Drug use is prohibited at Hennepin County libraries but has become more apparent in the past five years, particularly in library bathrooms. The county recognizes that libraries serve purposes besides issuing books, and they become official warming centers at times of severe cold.

Riese said she and others began asking library officials several years ago for permission to carry Narcan — the brand-name nasal spray — in response to a visible rise in drug use at the libraries, including a 2018 death at Franklin Library in south Minneapolis. The county relies on security officers to administer naloxone at library branches and trains all other staff to call security in the event of an overdose.

Failing to get a conclusive answer, Riese started carrying Narcan anyway and in 2020 saved an individual overdosing just outside the library. One week later, she said, all naloxone supplies were removed from libraries that did not have a regular security presence. The episode was documented in a 2020 report assembled by a group of staffers critical of the county's policy allowing only security officers to handle naloxone.

Since then, library staffers who voluntarily carry naloxone say they've heard varying feedback from their supervisors, ranging from tacit approval to verbal warnings to take their supplies home.

The Library Patrons Union, a leftist organization of library patrons, has issued a demand that Hennepin County immediately update its naloxone policy.

"Just imagining a staff person being told they had to stand and watch and wait potentially while somebody overdoses, to me it's just unconscionable," said Erin Bogle, a former staffer at the county's Brookdale and Webber Park branches.

In response to the opioid crisis, Hennepin County has made it easy to learn how to use naloxone. The Sheriff's Office will train and supply any member of the public willing to help reverse overdoses in the community.
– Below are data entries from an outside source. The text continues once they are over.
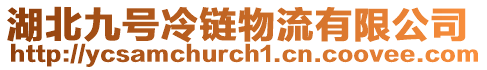 湖北九号冷链物流有限公司
http://ycsamchurch1.cn.coovee.com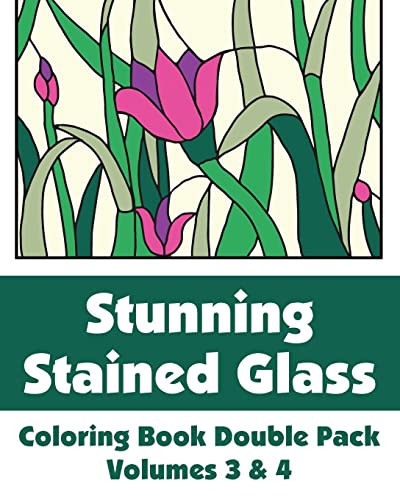 Stunning Stained Glass

Coloring Book Double Pack
Volumes 3 & 4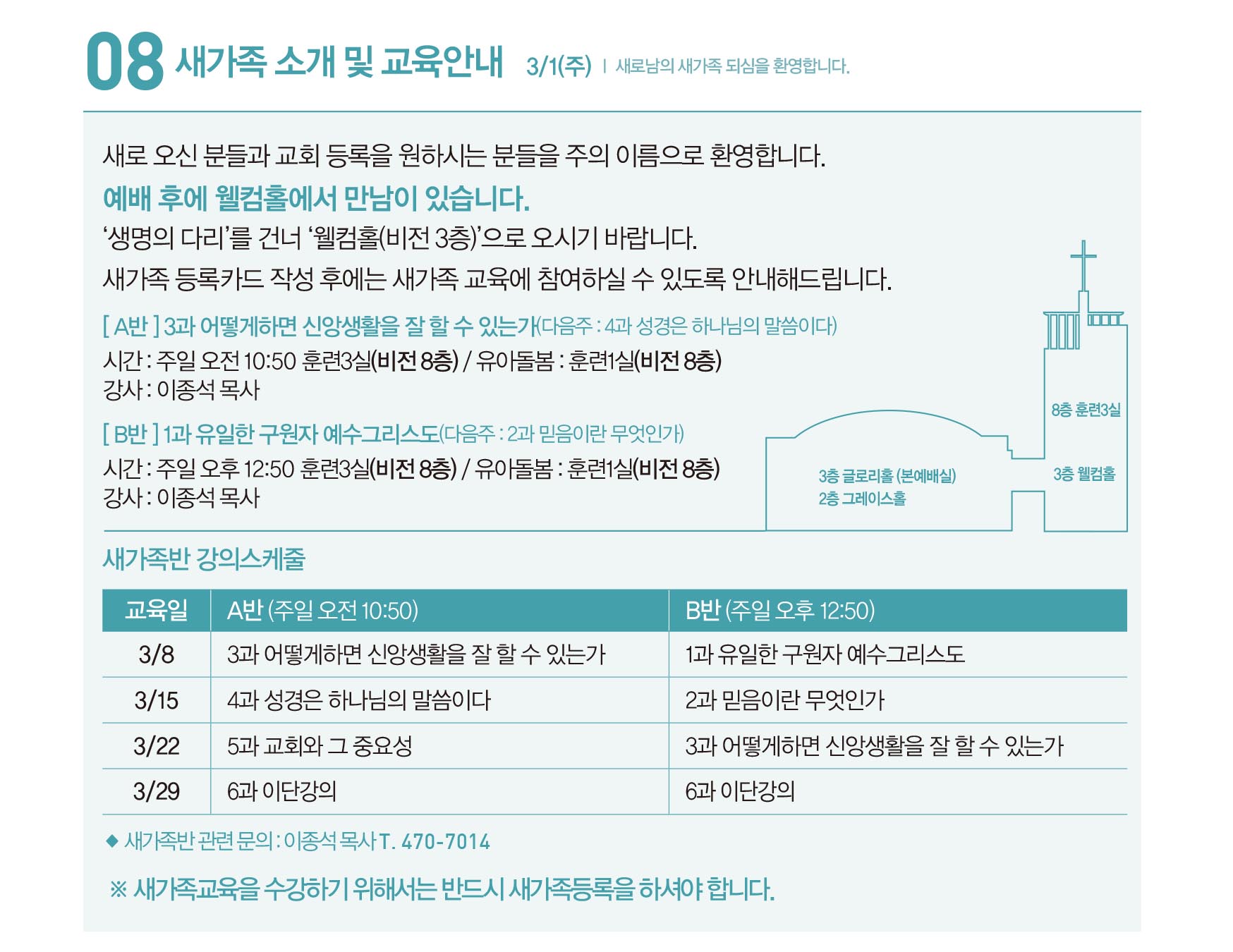 08 새가족 소개 및 교육안내 3/1(주) | 새로남의 새가족 되심을 환영합니다.

새로 오신 분들과 교회 등록을 원하시는 분들을 주의 이름으로 환영합니다.

예배 후에 웰컴홀에서 만남이 있습니다.

‘생명의 다리’를 건너 ‘웰컴홀(비전 3층)’으로 오시기 바랍니다.
새가족 등록카드 작성 후에는 새가족 교육에 참여하실 수 있도록 안내해드립니다.

[ A반 ] 3과 어떻게하면 신앙생활을 잘 할 수 있는가(다음주 : 4과 성경은 하나님의 말씀이다)
시간 : 주일 오전 10:50 훈련3실(비전 8층) / 유아돌봄 : 훈련1실(비전 8층)
강사 : 이종석 목사

[ B반 ] 1과 유일한 구원자 예수그리스도(다음주 : 2과 믿음이란 무엇인가)
시간 : 주일 오후 12:50 훈련3실(비전 8층) / 유아돌봄 : 훈련1실(비전 8층)
강사 : 이종석 목사

8층 훈련3실
3층 글로리홀 (본예배실)
2층 그레이스홀
3층 웰컴홀

새가족반 강의스케줄

| 교육일 | A반 (주일 오전 10:50) | B반 (주일 오후 12:50) |
|---|---|---|
| 3/8 | 3과 어떻게하면 신앙생활을 잘 할 수 있는가 | 1과 유일한 구원자 예수그리스도 |
| 3/15 | 4과 성경은 하나님의 말씀이다 | 2과 믿음이란 무엇인가 |
| 3/22 | 5과 교회와 그 중요성 | 3과 어떻게하면 신앙생활을 잘 할 수 있는가 |
| 3/29 | 6과 이단강의 | 6과 이단강의 |

◆ 새가족반 관련 문의 : 이종석 목사 T. 470-7014

※ 새가족교육을 수강하기 위해서는 반드시 새가족등록을 하셔야 합니다.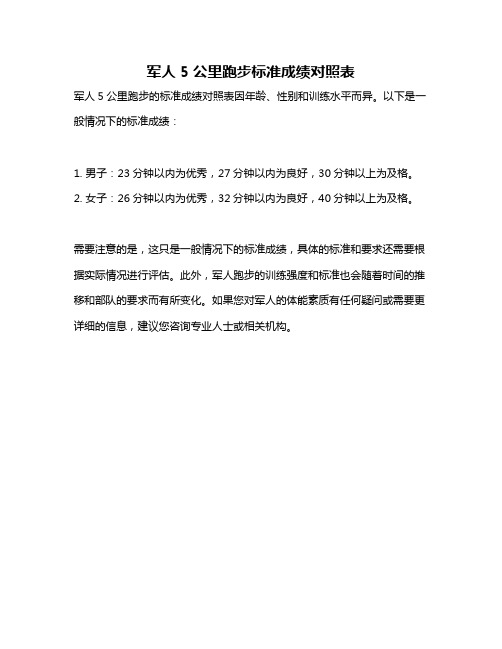 军人 5 公里跑步标准成绩对照表

军人 5 公里跑步的标准成绩对照表因年龄、性别和训练水平而异。以下是一般情况下的标准成绩：

1. 男子：23 分钟以内为优秀，27 分钟以内为良好，30 分钟以上为及格。
2. 女子：26 分钟以内为优秀，32 分钟以内为良好，40 分钟以上为及格。

需要注意的是，这只是一般情况下的标准成绩，具体的标准和要求还需要根据实际情况进行评估。此外，军人跑步的训练强度和标准也会随着时间的推移和部队的要求而有所变化。如果您对军人的体能素质有任何疑问或需要更详细的信息，建议您咨询专业人士或相关机构。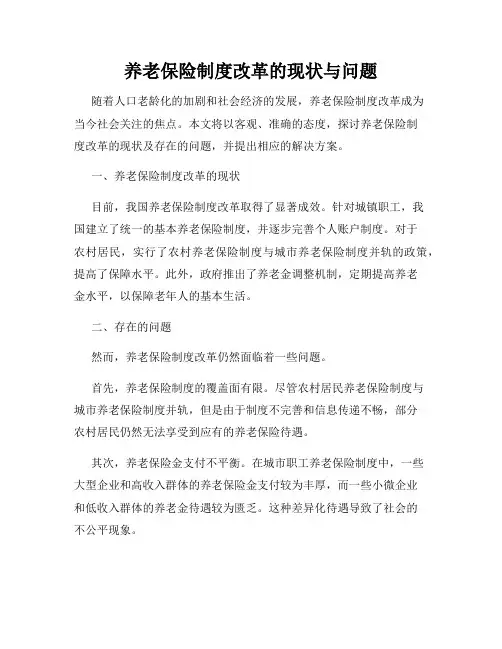 养老保险制度改革的现状与问题

随着人口老龄化的加剧和社会经济的发展，养老保险制度改革成为当今社会关注的焦点。本文将以客观、准确的态度，探讨养老保险制度改革的现状及存在的问题，并提出相应的解决方案。

一、养老保险制度改革的现状

目前，我国养老保险制度改革取得了显著成效。针对城镇职工，我国建立了统一的基本养老保险制度，并逐步完善个人账户制度。对于农村居民，实行了农村养老保险制度与城市养老保险制度并轨的政策，提高了保障水平。此外，政府推出了养老金调整机制，定期提高养老金水平，以保障老年人的基本生活。

二、存在的问题

然而，养老保险制度改革仍然面临着一些问题。

首先，养老保险制度的覆盖面有限。尽管农村居民养老保险制度与城市养老保险制度并轨，但是由于制度不完善和信息传递不畅，部分农村居民仍然无法享受到应有的养老保险待遇。

其次，养老保险金支付不平衡。在城市职工养老保险制度中，一些大型企业和高收入群体的养老保险金支付较为丰厚，而一些小微企业和低收入群体的养老金待遇较为匮乏。这种差异化待遇导致了社会的不公平现象。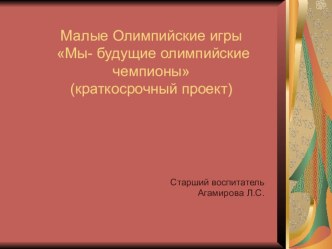 Малые Олимпийские игры «Мы- будущие олимпийские чемпионы» (краткосрочный проект)

Старший воспитатель Агамирова Л.С.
The county's 2020 opioid response strategic framework encourages all "first responders, drug users, families and friends" to participate in the rescue effort, stating more responders "would result in more lives saved."

Shane Hallow, president of Hennepin County Association of Paramedics and EMTs, said it's important for laypeople — not just medical professionals — to have access to naloxone.

"It doesn't really make a ton of sense to me ... that a librarian could purchase it on their own at Walgreens, have it in their purse and use it anywhere in their daily life except for when they're at work, where they may be more likely to encounter it," he said.

Nathan Koranda of KOPI Medical, a group that trains first responders on incorporating mental health into emergency medicine, said he asked county commissioners in February to give library staff explicit permission to use naloxone at work, but he hasn't heard any updates since.

"I'm not even asking them to train everybody, I'm just saying don't restrict access," he said.

Policy change expected

A patchwork of state laws regulates the use of naloxone. Emergency medical responders, police and community health providers may use it if they are trained and party to a standing protocol issued by a licensed medical professional. Another law absolves any good Samaritan, including a fellow drug user, from criminal prosecution and liability if they administer naloxone to save a life.

Hennepin County spokeswoman Carolyn Marinan said the county has no policy against librarians carrying naloxone for personal use, but she stopped short of saying they are currently free to use it to reverse overdoses at work.

However, Marinan said, Hennepin County has begun to re-evaluate its naloxone policy in light of the U.S. Food and Drug Administration approving an over-the-counter naloxone nasal spray in March, citing the importance of having all forms of naloxone easily accessible for community use. She said an updated county policy is expected in the next several weeks.

According to a Friday memo from County Administrator David Hough, the policy will authorize and purchase supplies for any county employee to carry naloxone at work after they take a short training.

Hosmer librarian Lindsey Fenner, who is trained to use naloxone, acknowledged that not all library staffers want to take on a responsibility as serious as reversing overdoses. Staffers already keep an eye on bathrooms to make sure people aren't dying there, constantly worrying about patrons suffering from addiction without having much power to address its root causes.

But those who want to voluntarily intercede in overdoses need that new policy to ensure they won't get in trouble, she said.

"This policy is long overdue if it happens," said Fenner. "Libraries are really acting right now as de facto overdose prevention sites."